Monday, November 07, 2016

The Peerless Prognosticator is ON THE AIR!!! -- Game 12: Sharks at Capitals, November 8th

The Peerless Prognosticator is ON THE AIR!!!

The Washington Capitals wrap up their three-game home stand on Tuesday night when the San Jose Sharks come to town.  The Caps will be looking to extend their season-best five-game winning streak and improve their home record to 5-1-0.

The Sharks come to town looking something like a team with a Stanley Cup finals hangover.  San Jose, losers to the Pittsburgh Penguins in last spring’s six-game Cup final, won three of their first four games of the 2016-2017 season, but they are 3-5-0 in their last eight games and bring a three-game losing streak into this contest.

Scoring defense has not been the problem for the Sharks, who have allowed more than three goals in a game only twice in 12 games.  Their scoring offense, however, has been inconsistent, failing to record more than three goals in a game 10 times in 12 contests while being shut out twice.

The odd thing about San Jose’s scoring offense is that the usual suspects are being heard from.  Joe Pavelski, Brent Burn, and Tomas Hertl are tied for the team lead in goals (four apiece), while Pavelski and Jose Thornton are tied for the team lead in assists (eight).

SUPPLIED INFORMATION.
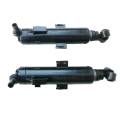 Headlamp Washer Nozzle 4M0955101C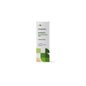 Terpenic Petitgrain 10ml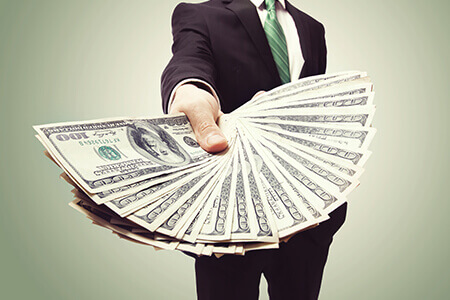 Image with missing alt attribute found on cashone.com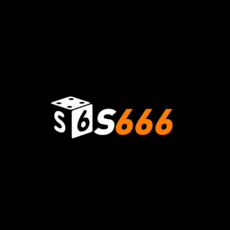 s666channel's picture s666channel's picture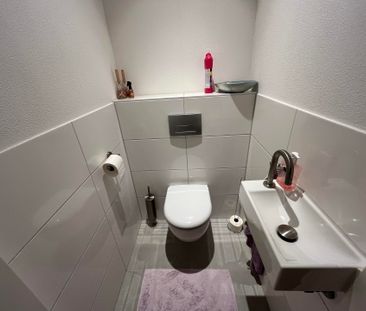 Te huur: Appartement 's-Gravenweg in Rotterdam - Photo 5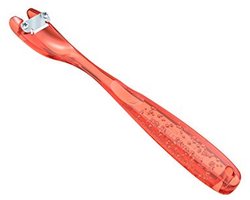 Bloemensnijder en Bloemenverzorging - Tuinaccessoires in Oranje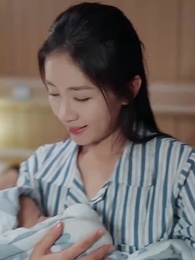 [Doblado]La Venganza de Una Madre - Episode 2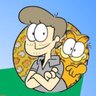 Micah ~ Garfield Teacher's profile picture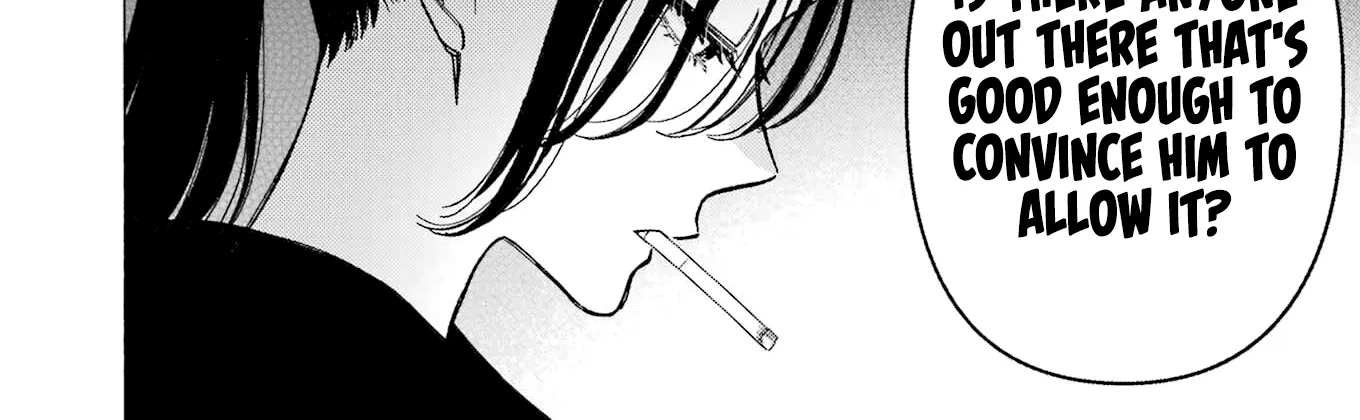 Sono Bisque Doll Wa Koi Wo Suru Mangakakalot X Chapter 87 Page 25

EXERCISES.
(A) Which hockey teams does the Sharks–Capitals game preview name?
(B) Pick up the Sharks–Capitals game preview after its final sentence and keep writing it.

SOLVED PROBLEMS.
(A) Washington Capitals, San Jose Sharks, Pittsburgh Penguins

(B)
It is the down-roster players who are coming up a bit short in the early going.  For example, Patrick Marleau, the all-time franchise leader in goals scored (by an almost 2-to-1 margin – 484 to 270 – over Pavelski) has three goals in 12 games (a 21-goal pace), and he has just one assist for four points.  It has been a case or either not getting opportunities or not taking advantage of those he has had.  After recording 12 shots on goal in his first three games, he has a total of 18 in his last nine games, halving his shots-per-game rate from 4.0 to 2.0.  Marleau, who had seven 30-plus goal seasons over a nine year span ending with the 2013-2014 season, did drop off in the two subsequent seasons (19 and 25 goals, both in seasons with 82 games played.  He is 9-12-21, plus-4 in 25 career games against the Caps.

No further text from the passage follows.